Figure 4.43: Viridis color map

You can use these colors for discrete values, as well, by setting the discrete parameter in the scale_color_viridis function to TRUE:

worldcup %>%
  ggplot(aes(x = Time, y = Shots, color = Position)) + 
  geom_point(alpha = 0.7) + 
  scale_color_viridis(discrete = TRUE)
Viridis discrete color map

Figure 4.44: Viridis discrete color map

The option argument allows you to pick between four palettes: Magma, Inferno, Plasma, and Viridis. Here are examples of each of those palettes applies to the World Cup example plot:

library(gridExtra)

worldcup_ex <- worldcup %>%
  ggplot(aes(x = Time, y = Shots, color = Passes)) + 
  geom_point(size = 0.9) 

magma_plot <- worldcup_ex + 
  scale_color_viridis(option = "A") + 
  ggtitle("magma")
inferno_plot <- worldcup_ex + 
  scale_color_viridis(option = "B") + 
  ggtitle("inferno")
plasma_plot <- worldcup_ex + 
  scale_color_viridis(option = "C") + 
  ggtitle("plasma")
viridis_plot <- worldcup_ex + 
  scale_color_viridis(option = "D") + 
  ggtitle("viridis")

grid.arrange(magma_plot, inferno_plot, plasma_plot, viridis_plot, ncol = 2)
Color maps included in viridis package

Figure 4.45: Color maps included in viridis package

4.2.3 To find out more

There are some excellent resources available for finding out more about creating plots using the gpplot2 package.

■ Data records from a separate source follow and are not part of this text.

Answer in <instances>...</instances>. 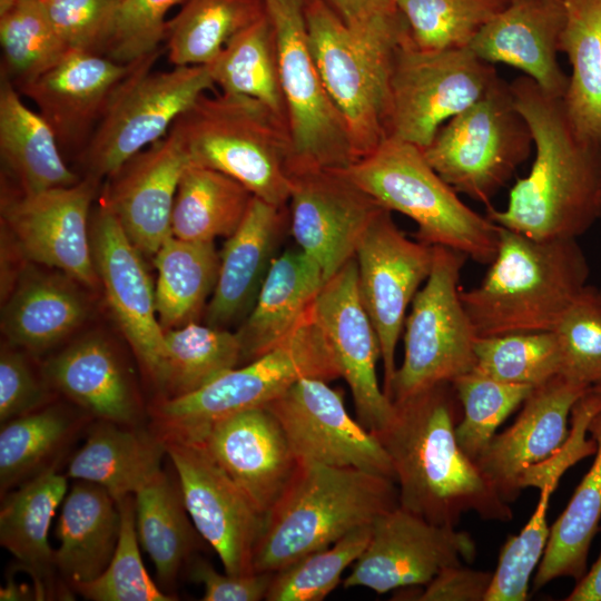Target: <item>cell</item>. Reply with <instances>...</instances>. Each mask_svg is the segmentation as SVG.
<instances>
[{
    "label": "cell",
    "instance_id": "8d00e7d4",
    "mask_svg": "<svg viewBox=\"0 0 601 601\" xmlns=\"http://www.w3.org/2000/svg\"><path fill=\"white\" fill-rule=\"evenodd\" d=\"M134 496L139 543L155 565L160 588L169 592L198 546L199 533L185 506L177 476L174 480L161 470Z\"/></svg>",
    "mask_w": 601,
    "mask_h": 601
},
{
    "label": "cell",
    "instance_id": "681fc988",
    "mask_svg": "<svg viewBox=\"0 0 601 601\" xmlns=\"http://www.w3.org/2000/svg\"><path fill=\"white\" fill-rule=\"evenodd\" d=\"M372 525L358 528L328 548L309 553L274 573L265 600L321 601L342 581L344 570L365 550Z\"/></svg>",
    "mask_w": 601,
    "mask_h": 601
},
{
    "label": "cell",
    "instance_id": "94428289",
    "mask_svg": "<svg viewBox=\"0 0 601 601\" xmlns=\"http://www.w3.org/2000/svg\"><path fill=\"white\" fill-rule=\"evenodd\" d=\"M591 390L601 394V383L593 385Z\"/></svg>",
    "mask_w": 601,
    "mask_h": 601
},
{
    "label": "cell",
    "instance_id": "9c48e42d",
    "mask_svg": "<svg viewBox=\"0 0 601 601\" xmlns=\"http://www.w3.org/2000/svg\"><path fill=\"white\" fill-rule=\"evenodd\" d=\"M161 50L135 61L112 97L86 148L77 157L85 176L97 181L165 137L199 96L214 90L207 65L154 71Z\"/></svg>",
    "mask_w": 601,
    "mask_h": 601
},
{
    "label": "cell",
    "instance_id": "8fae6325",
    "mask_svg": "<svg viewBox=\"0 0 601 601\" xmlns=\"http://www.w3.org/2000/svg\"><path fill=\"white\" fill-rule=\"evenodd\" d=\"M431 273L416 293L404 323V357L390 398L400 402L442 383H452L476 364L477 334L461 299V270L467 258L433 246Z\"/></svg>",
    "mask_w": 601,
    "mask_h": 601
},
{
    "label": "cell",
    "instance_id": "ee69618b",
    "mask_svg": "<svg viewBox=\"0 0 601 601\" xmlns=\"http://www.w3.org/2000/svg\"><path fill=\"white\" fill-rule=\"evenodd\" d=\"M1 79L16 88L58 63L68 51L41 0H0Z\"/></svg>",
    "mask_w": 601,
    "mask_h": 601
},
{
    "label": "cell",
    "instance_id": "2e32d148",
    "mask_svg": "<svg viewBox=\"0 0 601 601\" xmlns=\"http://www.w3.org/2000/svg\"><path fill=\"white\" fill-rule=\"evenodd\" d=\"M265 407L280 423L298 461L353 467L395 481L381 442L351 416L343 392L327 381L300 378Z\"/></svg>",
    "mask_w": 601,
    "mask_h": 601
},
{
    "label": "cell",
    "instance_id": "e0dca14e",
    "mask_svg": "<svg viewBox=\"0 0 601 601\" xmlns=\"http://www.w3.org/2000/svg\"><path fill=\"white\" fill-rule=\"evenodd\" d=\"M475 554L470 533L430 523L397 505L374 521L365 550L342 583L380 594L425 585L443 569L472 562Z\"/></svg>",
    "mask_w": 601,
    "mask_h": 601
},
{
    "label": "cell",
    "instance_id": "6f0895ef",
    "mask_svg": "<svg viewBox=\"0 0 601 601\" xmlns=\"http://www.w3.org/2000/svg\"><path fill=\"white\" fill-rule=\"evenodd\" d=\"M492 572L475 570L463 563L440 571L418 593V601H484Z\"/></svg>",
    "mask_w": 601,
    "mask_h": 601
},
{
    "label": "cell",
    "instance_id": "11a10c76",
    "mask_svg": "<svg viewBox=\"0 0 601 601\" xmlns=\"http://www.w3.org/2000/svg\"><path fill=\"white\" fill-rule=\"evenodd\" d=\"M119 0H41L69 50L98 53Z\"/></svg>",
    "mask_w": 601,
    "mask_h": 601
},
{
    "label": "cell",
    "instance_id": "816d5d0a",
    "mask_svg": "<svg viewBox=\"0 0 601 601\" xmlns=\"http://www.w3.org/2000/svg\"><path fill=\"white\" fill-rule=\"evenodd\" d=\"M561 352L560 375L589 387L601 383V300L587 285L554 328Z\"/></svg>",
    "mask_w": 601,
    "mask_h": 601
},
{
    "label": "cell",
    "instance_id": "db71d44e",
    "mask_svg": "<svg viewBox=\"0 0 601 601\" xmlns=\"http://www.w3.org/2000/svg\"><path fill=\"white\" fill-rule=\"evenodd\" d=\"M55 390L39 375L22 349L2 344L0 352V422L40 410L55 401Z\"/></svg>",
    "mask_w": 601,
    "mask_h": 601
},
{
    "label": "cell",
    "instance_id": "7402d4cb",
    "mask_svg": "<svg viewBox=\"0 0 601 601\" xmlns=\"http://www.w3.org/2000/svg\"><path fill=\"white\" fill-rule=\"evenodd\" d=\"M134 63H119L91 51L70 50L58 63L17 90L35 104L49 124L63 156L77 159Z\"/></svg>",
    "mask_w": 601,
    "mask_h": 601
},
{
    "label": "cell",
    "instance_id": "4dcf8cb0",
    "mask_svg": "<svg viewBox=\"0 0 601 601\" xmlns=\"http://www.w3.org/2000/svg\"><path fill=\"white\" fill-rule=\"evenodd\" d=\"M165 443L148 427L93 420L86 441L71 456L66 475L100 485L119 502L141 489L159 471Z\"/></svg>",
    "mask_w": 601,
    "mask_h": 601
},
{
    "label": "cell",
    "instance_id": "484cf974",
    "mask_svg": "<svg viewBox=\"0 0 601 601\" xmlns=\"http://www.w3.org/2000/svg\"><path fill=\"white\" fill-rule=\"evenodd\" d=\"M565 23L564 0H510L474 37L469 48L482 60L505 63L563 98L569 77L556 55Z\"/></svg>",
    "mask_w": 601,
    "mask_h": 601
},
{
    "label": "cell",
    "instance_id": "680465c9",
    "mask_svg": "<svg viewBox=\"0 0 601 601\" xmlns=\"http://www.w3.org/2000/svg\"><path fill=\"white\" fill-rule=\"evenodd\" d=\"M348 27L363 28L396 8L394 0H322Z\"/></svg>",
    "mask_w": 601,
    "mask_h": 601
},
{
    "label": "cell",
    "instance_id": "60d3db41",
    "mask_svg": "<svg viewBox=\"0 0 601 601\" xmlns=\"http://www.w3.org/2000/svg\"><path fill=\"white\" fill-rule=\"evenodd\" d=\"M207 66L221 92L255 99L288 127L275 35L267 11L234 36Z\"/></svg>",
    "mask_w": 601,
    "mask_h": 601
},
{
    "label": "cell",
    "instance_id": "f6af8a7d",
    "mask_svg": "<svg viewBox=\"0 0 601 601\" xmlns=\"http://www.w3.org/2000/svg\"><path fill=\"white\" fill-rule=\"evenodd\" d=\"M510 0H394L412 43L422 50L461 49Z\"/></svg>",
    "mask_w": 601,
    "mask_h": 601
},
{
    "label": "cell",
    "instance_id": "b9f144b4",
    "mask_svg": "<svg viewBox=\"0 0 601 601\" xmlns=\"http://www.w3.org/2000/svg\"><path fill=\"white\" fill-rule=\"evenodd\" d=\"M166 352L155 383L158 398L194 393L240 365L235 332L190 322L165 329Z\"/></svg>",
    "mask_w": 601,
    "mask_h": 601
},
{
    "label": "cell",
    "instance_id": "3957f363",
    "mask_svg": "<svg viewBox=\"0 0 601 601\" xmlns=\"http://www.w3.org/2000/svg\"><path fill=\"white\" fill-rule=\"evenodd\" d=\"M398 504L394 480L353 467L300 462L266 513L256 543L254 572H277L372 525Z\"/></svg>",
    "mask_w": 601,
    "mask_h": 601
},
{
    "label": "cell",
    "instance_id": "f35d334b",
    "mask_svg": "<svg viewBox=\"0 0 601 601\" xmlns=\"http://www.w3.org/2000/svg\"><path fill=\"white\" fill-rule=\"evenodd\" d=\"M155 265L156 311L164 331L196 322L206 309L218 277L219 254L214 242L170 235L156 252Z\"/></svg>",
    "mask_w": 601,
    "mask_h": 601
},
{
    "label": "cell",
    "instance_id": "7c38bea8",
    "mask_svg": "<svg viewBox=\"0 0 601 601\" xmlns=\"http://www.w3.org/2000/svg\"><path fill=\"white\" fill-rule=\"evenodd\" d=\"M264 1L275 35L287 109L289 175L316 168H347L357 158L311 50L305 0Z\"/></svg>",
    "mask_w": 601,
    "mask_h": 601
},
{
    "label": "cell",
    "instance_id": "4316f807",
    "mask_svg": "<svg viewBox=\"0 0 601 601\" xmlns=\"http://www.w3.org/2000/svg\"><path fill=\"white\" fill-rule=\"evenodd\" d=\"M50 386L93 420L142 426L144 408L132 374L104 336L78 338L43 366Z\"/></svg>",
    "mask_w": 601,
    "mask_h": 601
},
{
    "label": "cell",
    "instance_id": "44dd1931",
    "mask_svg": "<svg viewBox=\"0 0 601 601\" xmlns=\"http://www.w3.org/2000/svg\"><path fill=\"white\" fill-rule=\"evenodd\" d=\"M91 253L110 311L146 375L156 383L166 345L155 288L140 252L101 201L90 216Z\"/></svg>",
    "mask_w": 601,
    "mask_h": 601
},
{
    "label": "cell",
    "instance_id": "9a60e30c",
    "mask_svg": "<svg viewBox=\"0 0 601 601\" xmlns=\"http://www.w3.org/2000/svg\"><path fill=\"white\" fill-rule=\"evenodd\" d=\"M99 181L82 177L77 184L37 194L2 187L1 225L31 262L57 268L83 287L98 289L90 243V208Z\"/></svg>",
    "mask_w": 601,
    "mask_h": 601
},
{
    "label": "cell",
    "instance_id": "f1b7e54d",
    "mask_svg": "<svg viewBox=\"0 0 601 601\" xmlns=\"http://www.w3.org/2000/svg\"><path fill=\"white\" fill-rule=\"evenodd\" d=\"M67 484L68 476L55 465L1 495L0 544L31 577L37 599L70 595L71 590L56 580L55 551L48 541Z\"/></svg>",
    "mask_w": 601,
    "mask_h": 601
},
{
    "label": "cell",
    "instance_id": "c3c4849f",
    "mask_svg": "<svg viewBox=\"0 0 601 601\" xmlns=\"http://www.w3.org/2000/svg\"><path fill=\"white\" fill-rule=\"evenodd\" d=\"M120 512L119 539L106 570L96 579L71 587L92 601H173L174 594L158 587L144 566L136 529L135 496L117 502Z\"/></svg>",
    "mask_w": 601,
    "mask_h": 601
},
{
    "label": "cell",
    "instance_id": "52a82bcc",
    "mask_svg": "<svg viewBox=\"0 0 601 601\" xmlns=\"http://www.w3.org/2000/svg\"><path fill=\"white\" fill-rule=\"evenodd\" d=\"M304 377L327 382L341 377L313 311L288 339L267 354L194 393L157 398L148 410L149 428L162 442L197 444L216 423L266 406Z\"/></svg>",
    "mask_w": 601,
    "mask_h": 601
},
{
    "label": "cell",
    "instance_id": "74e56055",
    "mask_svg": "<svg viewBox=\"0 0 601 601\" xmlns=\"http://www.w3.org/2000/svg\"><path fill=\"white\" fill-rule=\"evenodd\" d=\"M588 431L597 444L594 461L550 528L533 580L534 590L558 578L579 581L587 572L590 546L601 522V411L592 417Z\"/></svg>",
    "mask_w": 601,
    "mask_h": 601
},
{
    "label": "cell",
    "instance_id": "4fadbf2b",
    "mask_svg": "<svg viewBox=\"0 0 601 601\" xmlns=\"http://www.w3.org/2000/svg\"><path fill=\"white\" fill-rule=\"evenodd\" d=\"M500 79L469 47L422 50L408 38L397 48L387 138L426 148L450 119L483 98Z\"/></svg>",
    "mask_w": 601,
    "mask_h": 601
},
{
    "label": "cell",
    "instance_id": "5bb4252c",
    "mask_svg": "<svg viewBox=\"0 0 601 601\" xmlns=\"http://www.w3.org/2000/svg\"><path fill=\"white\" fill-rule=\"evenodd\" d=\"M355 259L358 293L380 341L383 391L390 398L406 312L431 273L434 249L407 238L392 211L382 208L367 226Z\"/></svg>",
    "mask_w": 601,
    "mask_h": 601
},
{
    "label": "cell",
    "instance_id": "5b68a950",
    "mask_svg": "<svg viewBox=\"0 0 601 601\" xmlns=\"http://www.w3.org/2000/svg\"><path fill=\"white\" fill-rule=\"evenodd\" d=\"M305 16L321 79L358 159L387 138L391 75L395 52L410 36L406 21L395 8L351 28L322 0H305Z\"/></svg>",
    "mask_w": 601,
    "mask_h": 601
},
{
    "label": "cell",
    "instance_id": "9f6ffc18",
    "mask_svg": "<svg viewBox=\"0 0 601 601\" xmlns=\"http://www.w3.org/2000/svg\"><path fill=\"white\" fill-rule=\"evenodd\" d=\"M190 580L204 587L203 601H259L265 600L273 572H255L247 575L219 573L201 558L187 563Z\"/></svg>",
    "mask_w": 601,
    "mask_h": 601
},
{
    "label": "cell",
    "instance_id": "f546056e",
    "mask_svg": "<svg viewBox=\"0 0 601 601\" xmlns=\"http://www.w3.org/2000/svg\"><path fill=\"white\" fill-rule=\"evenodd\" d=\"M324 284L322 268L302 249L276 256L252 311L235 332L240 345V365L288 339L311 315Z\"/></svg>",
    "mask_w": 601,
    "mask_h": 601
},
{
    "label": "cell",
    "instance_id": "91938a15",
    "mask_svg": "<svg viewBox=\"0 0 601 601\" xmlns=\"http://www.w3.org/2000/svg\"><path fill=\"white\" fill-rule=\"evenodd\" d=\"M565 601H601V551L591 569L577 581Z\"/></svg>",
    "mask_w": 601,
    "mask_h": 601
},
{
    "label": "cell",
    "instance_id": "e575fe53",
    "mask_svg": "<svg viewBox=\"0 0 601 601\" xmlns=\"http://www.w3.org/2000/svg\"><path fill=\"white\" fill-rule=\"evenodd\" d=\"M92 421L77 406L70 408L53 402L1 424V495L60 465L70 445Z\"/></svg>",
    "mask_w": 601,
    "mask_h": 601
},
{
    "label": "cell",
    "instance_id": "6da1fadb",
    "mask_svg": "<svg viewBox=\"0 0 601 601\" xmlns=\"http://www.w3.org/2000/svg\"><path fill=\"white\" fill-rule=\"evenodd\" d=\"M394 405L393 417L374 435L392 461L400 506L446 526H456L469 512L489 521L512 519L509 503L457 443L462 405L452 383Z\"/></svg>",
    "mask_w": 601,
    "mask_h": 601
},
{
    "label": "cell",
    "instance_id": "ffe728a7",
    "mask_svg": "<svg viewBox=\"0 0 601 601\" xmlns=\"http://www.w3.org/2000/svg\"><path fill=\"white\" fill-rule=\"evenodd\" d=\"M313 312L341 377L351 390L356 418L377 433L393 417L395 405L378 383L380 341L361 302L355 257L325 282Z\"/></svg>",
    "mask_w": 601,
    "mask_h": 601
},
{
    "label": "cell",
    "instance_id": "ac0fdd59",
    "mask_svg": "<svg viewBox=\"0 0 601 601\" xmlns=\"http://www.w3.org/2000/svg\"><path fill=\"white\" fill-rule=\"evenodd\" d=\"M165 446L188 514L225 572L255 573L254 551L265 515L203 449L179 442H165Z\"/></svg>",
    "mask_w": 601,
    "mask_h": 601
},
{
    "label": "cell",
    "instance_id": "8992f818",
    "mask_svg": "<svg viewBox=\"0 0 601 601\" xmlns=\"http://www.w3.org/2000/svg\"><path fill=\"white\" fill-rule=\"evenodd\" d=\"M189 162L218 170L254 196L285 208L292 180L288 127L255 99L203 93L168 131Z\"/></svg>",
    "mask_w": 601,
    "mask_h": 601
},
{
    "label": "cell",
    "instance_id": "d4e9b609",
    "mask_svg": "<svg viewBox=\"0 0 601 601\" xmlns=\"http://www.w3.org/2000/svg\"><path fill=\"white\" fill-rule=\"evenodd\" d=\"M193 445L203 449L264 515L298 464L280 423L265 406L221 420Z\"/></svg>",
    "mask_w": 601,
    "mask_h": 601
},
{
    "label": "cell",
    "instance_id": "cb8c5ba5",
    "mask_svg": "<svg viewBox=\"0 0 601 601\" xmlns=\"http://www.w3.org/2000/svg\"><path fill=\"white\" fill-rule=\"evenodd\" d=\"M189 164L179 141L168 132L106 178L99 201L114 213L141 254L155 255L171 235L175 197Z\"/></svg>",
    "mask_w": 601,
    "mask_h": 601
},
{
    "label": "cell",
    "instance_id": "d590c367",
    "mask_svg": "<svg viewBox=\"0 0 601 601\" xmlns=\"http://www.w3.org/2000/svg\"><path fill=\"white\" fill-rule=\"evenodd\" d=\"M560 51L572 66L562 98L578 136L601 150V0H564Z\"/></svg>",
    "mask_w": 601,
    "mask_h": 601
},
{
    "label": "cell",
    "instance_id": "603a6c76",
    "mask_svg": "<svg viewBox=\"0 0 601 601\" xmlns=\"http://www.w3.org/2000/svg\"><path fill=\"white\" fill-rule=\"evenodd\" d=\"M591 387L556 375L533 388L518 417L496 433L475 460L506 503L515 501L522 473L554 454L566 441L573 405Z\"/></svg>",
    "mask_w": 601,
    "mask_h": 601
},
{
    "label": "cell",
    "instance_id": "83f0119b",
    "mask_svg": "<svg viewBox=\"0 0 601 601\" xmlns=\"http://www.w3.org/2000/svg\"><path fill=\"white\" fill-rule=\"evenodd\" d=\"M284 220V208L253 196L219 254L216 286L205 309L207 325L228 329L246 318L276 257Z\"/></svg>",
    "mask_w": 601,
    "mask_h": 601
},
{
    "label": "cell",
    "instance_id": "d6986e66",
    "mask_svg": "<svg viewBox=\"0 0 601 601\" xmlns=\"http://www.w3.org/2000/svg\"><path fill=\"white\" fill-rule=\"evenodd\" d=\"M290 233L314 258L325 282L355 257L372 219L383 208L345 168H316L290 176Z\"/></svg>",
    "mask_w": 601,
    "mask_h": 601
},
{
    "label": "cell",
    "instance_id": "d6a6232c",
    "mask_svg": "<svg viewBox=\"0 0 601 601\" xmlns=\"http://www.w3.org/2000/svg\"><path fill=\"white\" fill-rule=\"evenodd\" d=\"M80 286L66 274L23 277L4 300L1 327L7 342L32 354L63 342L90 313Z\"/></svg>",
    "mask_w": 601,
    "mask_h": 601
},
{
    "label": "cell",
    "instance_id": "277c9868",
    "mask_svg": "<svg viewBox=\"0 0 601 601\" xmlns=\"http://www.w3.org/2000/svg\"><path fill=\"white\" fill-rule=\"evenodd\" d=\"M500 227L494 259L461 299L479 337L554 331L588 285L590 268L575 238L536 240Z\"/></svg>",
    "mask_w": 601,
    "mask_h": 601
},
{
    "label": "cell",
    "instance_id": "f5cc1de1",
    "mask_svg": "<svg viewBox=\"0 0 601 601\" xmlns=\"http://www.w3.org/2000/svg\"><path fill=\"white\" fill-rule=\"evenodd\" d=\"M184 0H119L98 53L131 63L160 50L166 14Z\"/></svg>",
    "mask_w": 601,
    "mask_h": 601
},
{
    "label": "cell",
    "instance_id": "ab89813d",
    "mask_svg": "<svg viewBox=\"0 0 601 601\" xmlns=\"http://www.w3.org/2000/svg\"><path fill=\"white\" fill-rule=\"evenodd\" d=\"M253 194L236 179L189 164L178 184L171 235L196 242L229 237L240 225Z\"/></svg>",
    "mask_w": 601,
    "mask_h": 601
},
{
    "label": "cell",
    "instance_id": "bcb514c9",
    "mask_svg": "<svg viewBox=\"0 0 601 601\" xmlns=\"http://www.w3.org/2000/svg\"><path fill=\"white\" fill-rule=\"evenodd\" d=\"M476 370L494 380L536 387L561 373L554 331L477 337Z\"/></svg>",
    "mask_w": 601,
    "mask_h": 601
},
{
    "label": "cell",
    "instance_id": "f907efd6",
    "mask_svg": "<svg viewBox=\"0 0 601 601\" xmlns=\"http://www.w3.org/2000/svg\"><path fill=\"white\" fill-rule=\"evenodd\" d=\"M556 485L544 484L536 508L519 534L503 544L484 601H525L529 582L539 565L550 536L546 513Z\"/></svg>",
    "mask_w": 601,
    "mask_h": 601
},
{
    "label": "cell",
    "instance_id": "1f68e13d",
    "mask_svg": "<svg viewBox=\"0 0 601 601\" xmlns=\"http://www.w3.org/2000/svg\"><path fill=\"white\" fill-rule=\"evenodd\" d=\"M119 531V508L109 492L95 483L76 481L61 505L57 525L59 548L55 550L58 575L70 590L106 570Z\"/></svg>",
    "mask_w": 601,
    "mask_h": 601
},
{
    "label": "cell",
    "instance_id": "7dc6e473",
    "mask_svg": "<svg viewBox=\"0 0 601 601\" xmlns=\"http://www.w3.org/2000/svg\"><path fill=\"white\" fill-rule=\"evenodd\" d=\"M462 405L455 427L462 451L475 462L497 427L528 398L534 387L509 384L472 370L452 382Z\"/></svg>",
    "mask_w": 601,
    "mask_h": 601
},
{
    "label": "cell",
    "instance_id": "836d02e7",
    "mask_svg": "<svg viewBox=\"0 0 601 601\" xmlns=\"http://www.w3.org/2000/svg\"><path fill=\"white\" fill-rule=\"evenodd\" d=\"M0 157L22 194L69 187L82 178L67 166L49 124L6 79L0 82Z\"/></svg>",
    "mask_w": 601,
    "mask_h": 601
},
{
    "label": "cell",
    "instance_id": "7a4b0ae2",
    "mask_svg": "<svg viewBox=\"0 0 601 601\" xmlns=\"http://www.w3.org/2000/svg\"><path fill=\"white\" fill-rule=\"evenodd\" d=\"M535 148L529 174L516 180L504 209L487 208L496 225L536 240L578 238L601 217V150L574 131L562 98L528 76L510 83Z\"/></svg>",
    "mask_w": 601,
    "mask_h": 601
},
{
    "label": "cell",
    "instance_id": "6125c7cd",
    "mask_svg": "<svg viewBox=\"0 0 601 601\" xmlns=\"http://www.w3.org/2000/svg\"><path fill=\"white\" fill-rule=\"evenodd\" d=\"M598 290H599V296H600V300H601V288H600V289H598Z\"/></svg>",
    "mask_w": 601,
    "mask_h": 601
},
{
    "label": "cell",
    "instance_id": "30bf717a",
    "mask_svg": "<svg viewBox=\"0 0 601 601\" xmlns=\"http://www.w3.org/2000/svg\"><path fill=\"white\" fill-rule=\"evenodd\" d=\"M532 145L510 83L500 78L483 98L446 121L423 152L456 193L489 208L526 160Z\"/></svg>",
    "mask_w": 601,
    "mask_h": 601
},
{
    "label": "cell",
    "instance_id": "ba28073f",
    "mask_svg": "<svg viewBox=\"0 0 601 601\" xmlns=\"http://www.w3.org/2000/svg\"><path fill=\"white\" fill-rule=\"evenodd\" d=\"M345 171L380 206L411 218L420 242L454 249L486 265L494 259L499 225L465 205L422 148L386 138Z\"/></svg>",
    "mask_w": 601,
    "mask_h": 601
},
{
    "label": "cell",
    "instance_id": "7bdbcfd3",
    "mask_svg": "<svg viewBox=\"0 0 601 601\" xmlns=\"http://www.w3.org/2000/svg\"><path fill=\"white\" fill-rule=\"evenodd\" d=\"M266 13L264 0H184L167 21L173 66L208 65L227 42Z\"/></svg>",
    "mask_w": 601,
    "mask_h": 601
}]
</instances>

If you want to get more practical tips on how to plot with ggplot2, check out:

  • R Graphics Cookbook by Winston Chang: This “cookbook” style book is a useful reference to have to flip through when you have a specific task you want to figure out how to do with ggplot2 (e.g., flip the coordinate axes, remove the figure legend).
  • http://www.cookbook-r.com/Graphs/: Also created by Winston Chang, this website goes with the R Graphics Cookbook and is an excellent reference for quickly finding out how to do something specific in ggplot2.
  • Google images: If you want to find example code for how to create a specific type of plot in R, try googling the name of the plot and “R,” and then search through the “Images” results. For example, if you wanted to plot a wind rose in R, google “wind rose r” and click on the “Images” tab. Often, the images that are returned will link back to a page that includes the example code to create the image (a blog post, for example).

For more technical details about plotting in R, check out:

  • ggplot2: Elegant Graphics for Data Analysis by Hadley Wickham: Now in its second edition, this book was written by the creator of grid graphics and goes deeply into the details of why ggplot2 was created and how to use it.
  • R Graphics by Paul Murrell: Also in its second edition, this book explains grid graphics, the graphics system that ggplot2 is built on. This course covers the basics of grid graphics in a later section to give you the tools to create your own ggplot2 extensions. However, if you want the full details on grid graphics, this book is where to find them.